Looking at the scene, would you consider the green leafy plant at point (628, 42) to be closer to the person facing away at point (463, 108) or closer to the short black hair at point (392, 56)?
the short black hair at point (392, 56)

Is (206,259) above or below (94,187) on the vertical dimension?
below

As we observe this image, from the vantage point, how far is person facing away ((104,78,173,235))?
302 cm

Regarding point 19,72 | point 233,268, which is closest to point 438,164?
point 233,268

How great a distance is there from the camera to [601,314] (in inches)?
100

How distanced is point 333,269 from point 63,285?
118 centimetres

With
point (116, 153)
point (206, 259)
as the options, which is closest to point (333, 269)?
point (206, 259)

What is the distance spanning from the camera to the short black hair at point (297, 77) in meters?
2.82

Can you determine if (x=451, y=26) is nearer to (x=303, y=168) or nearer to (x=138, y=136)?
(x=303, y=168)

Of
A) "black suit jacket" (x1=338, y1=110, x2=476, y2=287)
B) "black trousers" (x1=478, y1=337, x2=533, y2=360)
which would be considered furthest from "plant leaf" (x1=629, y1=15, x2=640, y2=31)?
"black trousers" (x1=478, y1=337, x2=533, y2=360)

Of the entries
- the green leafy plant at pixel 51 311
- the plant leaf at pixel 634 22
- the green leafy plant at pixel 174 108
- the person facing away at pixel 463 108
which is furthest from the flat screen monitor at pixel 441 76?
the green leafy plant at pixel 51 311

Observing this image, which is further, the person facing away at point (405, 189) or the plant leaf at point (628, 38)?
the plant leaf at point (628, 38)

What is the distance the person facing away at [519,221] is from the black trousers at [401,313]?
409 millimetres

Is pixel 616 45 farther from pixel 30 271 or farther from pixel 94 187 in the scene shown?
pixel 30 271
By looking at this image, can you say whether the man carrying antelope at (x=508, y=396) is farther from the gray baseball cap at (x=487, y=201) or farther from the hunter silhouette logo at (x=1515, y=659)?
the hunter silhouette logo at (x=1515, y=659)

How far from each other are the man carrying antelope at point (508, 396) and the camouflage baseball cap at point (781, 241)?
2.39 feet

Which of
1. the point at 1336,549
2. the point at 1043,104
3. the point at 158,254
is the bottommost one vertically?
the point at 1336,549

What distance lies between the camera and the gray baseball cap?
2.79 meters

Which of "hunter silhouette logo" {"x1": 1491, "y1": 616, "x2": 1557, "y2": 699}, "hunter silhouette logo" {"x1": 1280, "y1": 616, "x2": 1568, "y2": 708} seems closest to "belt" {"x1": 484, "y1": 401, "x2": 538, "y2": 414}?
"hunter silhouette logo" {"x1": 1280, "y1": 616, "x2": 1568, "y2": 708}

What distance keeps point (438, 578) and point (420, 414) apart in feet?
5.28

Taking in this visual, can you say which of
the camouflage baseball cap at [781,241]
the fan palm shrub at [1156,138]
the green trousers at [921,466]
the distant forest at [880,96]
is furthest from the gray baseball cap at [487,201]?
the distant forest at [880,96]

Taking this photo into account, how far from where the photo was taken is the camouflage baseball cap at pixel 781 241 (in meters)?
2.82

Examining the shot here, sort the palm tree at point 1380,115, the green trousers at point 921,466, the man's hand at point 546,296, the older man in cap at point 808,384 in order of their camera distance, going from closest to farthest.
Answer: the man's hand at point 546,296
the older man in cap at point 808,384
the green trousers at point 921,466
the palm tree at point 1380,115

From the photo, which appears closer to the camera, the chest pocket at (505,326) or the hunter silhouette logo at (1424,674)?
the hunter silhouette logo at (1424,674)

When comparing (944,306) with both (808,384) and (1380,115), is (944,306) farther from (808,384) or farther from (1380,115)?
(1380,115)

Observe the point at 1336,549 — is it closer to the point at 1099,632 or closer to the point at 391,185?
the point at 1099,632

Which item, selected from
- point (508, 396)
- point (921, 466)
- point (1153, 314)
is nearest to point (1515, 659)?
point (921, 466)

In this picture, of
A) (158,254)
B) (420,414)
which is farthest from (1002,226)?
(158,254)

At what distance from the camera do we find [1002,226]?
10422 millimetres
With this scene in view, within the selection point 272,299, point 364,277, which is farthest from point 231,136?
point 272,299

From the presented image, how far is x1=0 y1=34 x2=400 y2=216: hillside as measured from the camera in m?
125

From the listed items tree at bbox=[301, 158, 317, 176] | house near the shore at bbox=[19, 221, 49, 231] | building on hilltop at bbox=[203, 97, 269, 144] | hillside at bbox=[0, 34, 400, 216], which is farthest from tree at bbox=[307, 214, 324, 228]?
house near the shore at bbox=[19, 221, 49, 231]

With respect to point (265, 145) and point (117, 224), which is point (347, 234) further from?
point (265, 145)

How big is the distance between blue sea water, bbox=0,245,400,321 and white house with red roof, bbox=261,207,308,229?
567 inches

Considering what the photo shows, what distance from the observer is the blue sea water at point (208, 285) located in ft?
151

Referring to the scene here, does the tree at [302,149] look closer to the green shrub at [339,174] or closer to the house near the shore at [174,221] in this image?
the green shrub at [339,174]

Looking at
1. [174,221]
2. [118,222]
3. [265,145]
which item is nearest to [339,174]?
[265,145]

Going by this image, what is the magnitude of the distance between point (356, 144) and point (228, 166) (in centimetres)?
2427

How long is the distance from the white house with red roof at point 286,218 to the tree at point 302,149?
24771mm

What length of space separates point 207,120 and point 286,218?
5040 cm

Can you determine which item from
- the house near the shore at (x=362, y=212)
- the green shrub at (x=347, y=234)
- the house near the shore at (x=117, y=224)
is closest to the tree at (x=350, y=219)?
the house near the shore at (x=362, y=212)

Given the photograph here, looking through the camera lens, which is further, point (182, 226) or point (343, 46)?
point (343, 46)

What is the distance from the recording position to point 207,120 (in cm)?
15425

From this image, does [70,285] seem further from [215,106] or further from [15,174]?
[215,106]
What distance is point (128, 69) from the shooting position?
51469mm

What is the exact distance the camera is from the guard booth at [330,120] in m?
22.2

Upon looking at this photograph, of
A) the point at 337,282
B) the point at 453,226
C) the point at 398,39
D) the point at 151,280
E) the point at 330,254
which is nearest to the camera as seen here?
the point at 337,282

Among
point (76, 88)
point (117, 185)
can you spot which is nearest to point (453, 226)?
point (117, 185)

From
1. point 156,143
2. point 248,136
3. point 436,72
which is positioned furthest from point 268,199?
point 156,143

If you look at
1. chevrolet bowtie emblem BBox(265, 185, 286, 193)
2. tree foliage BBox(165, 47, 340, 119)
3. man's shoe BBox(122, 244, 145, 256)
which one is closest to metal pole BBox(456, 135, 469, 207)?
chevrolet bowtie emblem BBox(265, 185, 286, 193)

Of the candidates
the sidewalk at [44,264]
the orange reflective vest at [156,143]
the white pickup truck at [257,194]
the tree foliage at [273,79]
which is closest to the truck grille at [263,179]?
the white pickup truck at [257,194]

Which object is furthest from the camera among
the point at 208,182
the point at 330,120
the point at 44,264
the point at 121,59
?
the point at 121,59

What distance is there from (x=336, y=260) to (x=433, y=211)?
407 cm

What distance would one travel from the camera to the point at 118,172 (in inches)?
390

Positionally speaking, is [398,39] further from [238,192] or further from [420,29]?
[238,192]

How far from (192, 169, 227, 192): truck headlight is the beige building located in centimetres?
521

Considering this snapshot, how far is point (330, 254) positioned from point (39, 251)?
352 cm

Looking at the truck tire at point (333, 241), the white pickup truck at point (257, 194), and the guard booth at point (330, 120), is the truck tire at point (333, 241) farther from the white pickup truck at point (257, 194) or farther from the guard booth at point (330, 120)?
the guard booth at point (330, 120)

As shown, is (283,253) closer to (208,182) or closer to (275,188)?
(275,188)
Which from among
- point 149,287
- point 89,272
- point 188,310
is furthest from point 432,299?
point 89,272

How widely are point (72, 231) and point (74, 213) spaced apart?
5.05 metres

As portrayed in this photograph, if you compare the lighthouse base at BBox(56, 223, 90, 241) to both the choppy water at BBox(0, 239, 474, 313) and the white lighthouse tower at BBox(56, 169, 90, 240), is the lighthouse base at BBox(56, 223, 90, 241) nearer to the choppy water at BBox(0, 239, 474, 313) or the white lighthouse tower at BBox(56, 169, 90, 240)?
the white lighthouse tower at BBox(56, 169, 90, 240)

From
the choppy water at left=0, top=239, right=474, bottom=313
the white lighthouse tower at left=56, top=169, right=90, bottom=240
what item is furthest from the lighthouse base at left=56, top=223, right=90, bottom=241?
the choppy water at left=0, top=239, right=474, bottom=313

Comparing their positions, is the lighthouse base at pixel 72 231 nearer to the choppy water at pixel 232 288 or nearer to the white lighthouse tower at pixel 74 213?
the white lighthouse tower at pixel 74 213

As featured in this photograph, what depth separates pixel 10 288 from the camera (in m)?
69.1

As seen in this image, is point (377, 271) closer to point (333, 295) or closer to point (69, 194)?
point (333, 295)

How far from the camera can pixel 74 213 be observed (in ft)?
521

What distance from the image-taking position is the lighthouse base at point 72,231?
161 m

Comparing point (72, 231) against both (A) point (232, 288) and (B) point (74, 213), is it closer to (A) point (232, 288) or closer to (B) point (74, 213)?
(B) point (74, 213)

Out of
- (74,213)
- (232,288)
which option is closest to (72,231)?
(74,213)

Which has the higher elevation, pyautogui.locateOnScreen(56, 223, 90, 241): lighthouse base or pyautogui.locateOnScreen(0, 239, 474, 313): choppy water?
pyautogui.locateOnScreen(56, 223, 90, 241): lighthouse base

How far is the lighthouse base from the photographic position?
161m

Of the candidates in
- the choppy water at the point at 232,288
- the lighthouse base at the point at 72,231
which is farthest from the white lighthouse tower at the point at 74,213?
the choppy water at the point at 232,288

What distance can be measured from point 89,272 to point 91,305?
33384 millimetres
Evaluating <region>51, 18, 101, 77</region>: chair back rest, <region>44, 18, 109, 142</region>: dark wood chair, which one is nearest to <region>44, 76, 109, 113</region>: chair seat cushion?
────────────────
Write out only the final block of lines, starting at the line with "Which has the" and running to the end of the material.

Which has the higher elevation, pyautogui.locateOnScreen(56, 223, 90, 241): lighthouse base or pyautogui.locateOnScreen(0, 239, 474, 313): choppy water?
pyautogui.locateOnScreen(56, 223, 90, 241): lighthouse base

How far is the lighthouse base from the photographic position?
161m

Of the candidates in
- the choppy water at the point at 232,288
- the lighthouse base at the point at 72,231
which is farthest from the white lighthouse tower at the point at 74,213?
the choppy water at the point at 232,288

What distance can be measured from point 89,272 to point 91,305?
33384 millimetres
Evaluating <region>51, 18, 101, 77</region>: chair back rest, <region>44, 18, 109, 142</region>: dark wood chair, which one is nearest to <region>44, 76, 109, 113</region>: chair seat cushion?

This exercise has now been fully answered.